Abstract

The influence of coadministration of phenobarbital (PB) on disposition of carbamazepine (CBZ) and carbamazepine-10,11-epoxide (CBZ-E) in serum and in discrete areas of rat brain, together with its effects on urinary excretion of CBZ, CBZ-E, and trans-10,11-dihydro-10,11-dihydroxycarbamazepine (CBZ-DIOL) were investigated after both acute and chronic administration. Acute coadministration of PB resulted in increased serum CBZ levels, whereas serum CBZ-E levels were initially lower and then higher. In daily urinary excretion, a reduction in both CBZ-E/CBZ ratio and CBZ-DIOL/CBZ ratio was observed. Chronic (30 day) coadministration of PB led to a decrease in serum CBZ levels after the first hour, whereas serum CBZ-E levels were initially higher and then lower.
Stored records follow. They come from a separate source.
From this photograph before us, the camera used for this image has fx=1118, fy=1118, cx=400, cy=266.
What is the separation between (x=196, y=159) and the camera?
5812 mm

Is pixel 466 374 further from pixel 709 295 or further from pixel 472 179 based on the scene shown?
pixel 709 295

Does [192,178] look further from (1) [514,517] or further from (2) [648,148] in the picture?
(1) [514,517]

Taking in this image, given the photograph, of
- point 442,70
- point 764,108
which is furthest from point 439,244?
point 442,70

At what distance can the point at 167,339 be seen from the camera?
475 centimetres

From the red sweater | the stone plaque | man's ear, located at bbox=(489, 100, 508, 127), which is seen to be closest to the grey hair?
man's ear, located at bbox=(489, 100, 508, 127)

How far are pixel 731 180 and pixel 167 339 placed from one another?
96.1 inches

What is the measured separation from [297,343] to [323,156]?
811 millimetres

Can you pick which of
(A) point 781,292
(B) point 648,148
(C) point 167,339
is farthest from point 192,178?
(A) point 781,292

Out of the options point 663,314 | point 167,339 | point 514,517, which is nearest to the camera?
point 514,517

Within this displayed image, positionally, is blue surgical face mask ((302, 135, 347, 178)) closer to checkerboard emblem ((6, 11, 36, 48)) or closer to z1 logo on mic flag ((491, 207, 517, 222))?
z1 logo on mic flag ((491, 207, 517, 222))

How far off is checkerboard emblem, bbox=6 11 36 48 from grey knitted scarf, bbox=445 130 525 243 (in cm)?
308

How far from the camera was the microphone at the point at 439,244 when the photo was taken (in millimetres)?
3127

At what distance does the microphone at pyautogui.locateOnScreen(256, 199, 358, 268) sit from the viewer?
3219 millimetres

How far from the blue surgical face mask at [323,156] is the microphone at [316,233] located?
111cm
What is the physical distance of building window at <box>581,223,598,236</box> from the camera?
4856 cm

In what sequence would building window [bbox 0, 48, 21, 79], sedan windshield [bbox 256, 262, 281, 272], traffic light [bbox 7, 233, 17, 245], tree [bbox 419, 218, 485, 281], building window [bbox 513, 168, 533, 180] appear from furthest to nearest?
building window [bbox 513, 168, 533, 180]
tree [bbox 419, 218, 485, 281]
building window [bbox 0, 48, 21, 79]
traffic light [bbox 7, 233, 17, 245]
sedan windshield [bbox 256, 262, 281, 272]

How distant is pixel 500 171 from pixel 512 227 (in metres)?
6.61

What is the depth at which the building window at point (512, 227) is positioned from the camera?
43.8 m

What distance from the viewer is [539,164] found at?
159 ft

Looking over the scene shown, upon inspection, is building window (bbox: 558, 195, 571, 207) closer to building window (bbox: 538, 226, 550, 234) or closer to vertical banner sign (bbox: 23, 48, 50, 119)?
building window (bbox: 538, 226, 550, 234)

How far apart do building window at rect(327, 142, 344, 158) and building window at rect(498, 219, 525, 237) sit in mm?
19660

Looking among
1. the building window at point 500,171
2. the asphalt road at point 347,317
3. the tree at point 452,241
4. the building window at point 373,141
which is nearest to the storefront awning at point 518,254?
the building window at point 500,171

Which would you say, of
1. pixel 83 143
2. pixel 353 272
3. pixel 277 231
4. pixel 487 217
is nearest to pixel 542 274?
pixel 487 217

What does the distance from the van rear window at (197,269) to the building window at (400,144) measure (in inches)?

In daily urinary excretion, a decrease in CBZ-E/CBZ ratio and an increase in CBZ-DIOL/CBZ ratio were noted. These results are consistent with an inhibitory interaction and a metabolic induction on both CBZ epoxidation and CBZ-E metabolism in acute and chronic administration, respectively. However, effects on CBZ epoxidation were preferential. In the various brain areas, the effects observed were similar to those noted in serum. In addition, a relevant increase in brain/serum CBZ ratios was observed with chronic coadministration of PB.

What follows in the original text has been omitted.